◆ **Exercise goal**: Please copy out the entries below exactly, beginning with the line that contains "länder, av Leveransen, dock" and ending with the line that contains "e) ersätta den", and include nothing outside that span.

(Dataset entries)
—————

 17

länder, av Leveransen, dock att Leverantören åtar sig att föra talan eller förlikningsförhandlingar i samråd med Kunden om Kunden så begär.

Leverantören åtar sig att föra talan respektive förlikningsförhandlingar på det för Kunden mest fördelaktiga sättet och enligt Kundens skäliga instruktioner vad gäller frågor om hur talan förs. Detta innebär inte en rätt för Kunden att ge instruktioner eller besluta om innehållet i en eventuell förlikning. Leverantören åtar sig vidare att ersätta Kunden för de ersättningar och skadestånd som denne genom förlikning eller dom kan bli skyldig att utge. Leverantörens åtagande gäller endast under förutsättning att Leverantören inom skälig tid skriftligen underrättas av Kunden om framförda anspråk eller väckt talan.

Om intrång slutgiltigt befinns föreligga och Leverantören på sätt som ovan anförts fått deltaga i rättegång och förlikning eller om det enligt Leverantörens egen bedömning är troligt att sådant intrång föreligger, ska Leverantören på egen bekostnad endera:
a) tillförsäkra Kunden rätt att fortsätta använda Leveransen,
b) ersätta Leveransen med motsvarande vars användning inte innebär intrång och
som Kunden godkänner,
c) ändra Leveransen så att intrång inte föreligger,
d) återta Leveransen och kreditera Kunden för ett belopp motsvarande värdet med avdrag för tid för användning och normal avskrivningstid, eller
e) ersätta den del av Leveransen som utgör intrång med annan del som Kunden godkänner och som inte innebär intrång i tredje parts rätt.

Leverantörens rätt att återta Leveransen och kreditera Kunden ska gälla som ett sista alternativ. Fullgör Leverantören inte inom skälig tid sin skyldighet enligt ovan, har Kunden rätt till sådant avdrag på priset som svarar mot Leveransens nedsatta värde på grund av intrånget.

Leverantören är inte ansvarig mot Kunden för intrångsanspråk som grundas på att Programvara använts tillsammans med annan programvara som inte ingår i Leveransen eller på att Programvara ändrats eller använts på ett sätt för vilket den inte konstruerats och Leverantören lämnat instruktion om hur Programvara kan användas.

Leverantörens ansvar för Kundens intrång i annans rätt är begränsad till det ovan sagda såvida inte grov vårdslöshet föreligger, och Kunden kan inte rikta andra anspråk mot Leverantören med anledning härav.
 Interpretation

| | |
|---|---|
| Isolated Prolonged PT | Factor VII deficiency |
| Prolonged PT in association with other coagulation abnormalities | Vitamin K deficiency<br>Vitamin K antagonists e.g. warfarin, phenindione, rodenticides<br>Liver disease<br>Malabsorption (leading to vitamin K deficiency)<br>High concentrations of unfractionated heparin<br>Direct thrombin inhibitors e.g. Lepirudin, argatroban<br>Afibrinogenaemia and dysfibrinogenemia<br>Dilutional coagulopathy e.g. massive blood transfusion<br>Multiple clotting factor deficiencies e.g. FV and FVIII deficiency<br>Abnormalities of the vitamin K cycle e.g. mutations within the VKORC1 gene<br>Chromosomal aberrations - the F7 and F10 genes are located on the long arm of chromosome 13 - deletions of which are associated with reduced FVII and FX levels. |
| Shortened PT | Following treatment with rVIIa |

—————

◆ **Solution for this task**:
länder, av Leveransen, dock att Leverantören åtar sig att föra talan eller förlikningsförhandlingar i samråd med Kunden om Kunden så begär.

Leverantören åtar sig att föra talan respektive förlikningsförhandlingar på det för Kunden mest fördelaktiga sättet och enligt Kundens skäliga instruktioner vad gäller frågor om hur talan förs. Detta innebär inte en rätt för Kunden att ge instruktioner eller besluta om innehållet i en eventuell förlikning. Leverantören åtar sig vidare att ersätta Kunden för de ersättningar och skadestånd som denne genom förlikning eller dom kan bli skyldig att utge. Leverantörens åtagande gäller endast under förutsättning att Leverantören inom skälig tid skriftligen underrättas av Kunden om framförda anspråk eller väckt talan.

Om intrång slutgiltigt befinns föreligga och Leverantören på sätt som ovan anförts fått deltaga i rättegång och förlikning eller om det enligt Leverantörens egen bedömning är troligt att sådant intrång föreligger, ska Leverantören på egen bekostnad endera:
a) tillförsäkra Kunden rätt att fortsätta använda Leveransen,
b) ersätta Leveransen med motsvarande vars användning inte innebär intrång och
som Kunden godkänner,
c) ändra Leveransen så att intrång inte föreligger,
d) återta Leveransen och kreditera Kunden för ett belopp motsvarande värdet med avdrag för tid för användning och normal avskrivningstid, eller
e) ersätta den del av Leveransen som utgör intrång med annan del som Kunden godkänner och som inte innebär intrång i tredje parts rätt.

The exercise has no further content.